Confirmation :: TYQT can see/do HID. One Teensy went 'offline' overnight for some reason after leaving the 3 Teensy's running with attached ESP's - the ESP's are still webserving actively with 2.5 refresh of a 3K page doing fine at the same ms count (all over 10.5 hours) so none restarted. The Teensy powers the ESP so I didn't want to unplug. Not sure 'where' the Teensy was - but it was not TYQT visible - and it wasn't LED flashing as it should have been with ESP running.

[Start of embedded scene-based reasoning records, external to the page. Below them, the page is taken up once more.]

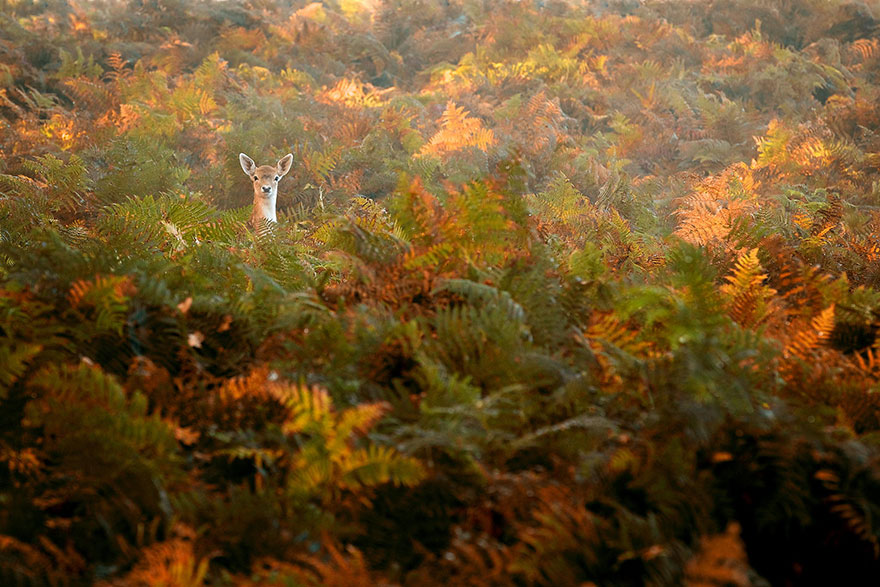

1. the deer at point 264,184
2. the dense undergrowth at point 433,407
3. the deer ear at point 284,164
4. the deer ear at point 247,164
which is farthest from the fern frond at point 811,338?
the deer ear at point 247,164

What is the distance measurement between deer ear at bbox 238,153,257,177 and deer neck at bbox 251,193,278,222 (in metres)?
0.38

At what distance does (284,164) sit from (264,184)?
482 mm

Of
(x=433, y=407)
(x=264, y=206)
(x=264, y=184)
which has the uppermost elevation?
(x=433, y=407)

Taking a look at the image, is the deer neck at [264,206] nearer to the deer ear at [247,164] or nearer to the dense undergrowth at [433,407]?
the deer ear at [247,164]

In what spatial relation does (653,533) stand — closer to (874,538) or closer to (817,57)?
(874,538)

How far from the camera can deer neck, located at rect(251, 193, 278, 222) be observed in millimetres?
7723

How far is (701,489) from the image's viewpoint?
1.99m

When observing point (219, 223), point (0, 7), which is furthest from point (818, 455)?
point (0, 7)

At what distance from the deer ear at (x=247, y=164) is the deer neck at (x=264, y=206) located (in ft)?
1.23

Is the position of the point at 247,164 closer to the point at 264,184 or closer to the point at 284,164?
the point at 284,164

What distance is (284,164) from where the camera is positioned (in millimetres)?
8297

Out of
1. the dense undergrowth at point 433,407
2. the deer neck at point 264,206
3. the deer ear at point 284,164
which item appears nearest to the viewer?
the dense undergrowth at point 433,407

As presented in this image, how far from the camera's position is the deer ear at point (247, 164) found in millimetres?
8094

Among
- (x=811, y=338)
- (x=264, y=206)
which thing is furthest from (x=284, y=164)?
(x=811, y=338)
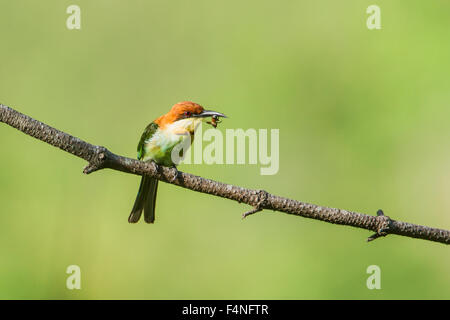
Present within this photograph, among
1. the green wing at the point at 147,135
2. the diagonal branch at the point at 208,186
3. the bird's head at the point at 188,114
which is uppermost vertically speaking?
the bird's head at the point at 188,114

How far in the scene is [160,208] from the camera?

Of course it is the one I top mounted the onehorse ESP unit last night so I can't touch the button, so I shorted the PGM pin and TYQT indeed then saw as 'bootloader' then I could do a 'soft' reset - and all three "custom named Teensy's" are back online and ESP's running in place! Again TYQT proves to be an awesome tool.
 
Koromix: My TYQT running overnight on my Win10 8GB laptop with the 3 above noted ESP/Teensy units (removed a 4th Teensy with ILI9341 after an hour or so). My machine was over 95% memory and dog slow with 20% cpu usage. I closed TYQT and the ram now at 30%. That was 5+GB of ram held - as far as I can tell - in the name of TYQT. I'm excited to see an update to the reduced lines stored per Teensy to see if it makes a difference. I still have the three IE's pointing to the ESP units (updating a collective 36 times per minute) - it is possible that IE was suddenly prompted to dump RAM - I didn't see a name on the owner of the big ram pool.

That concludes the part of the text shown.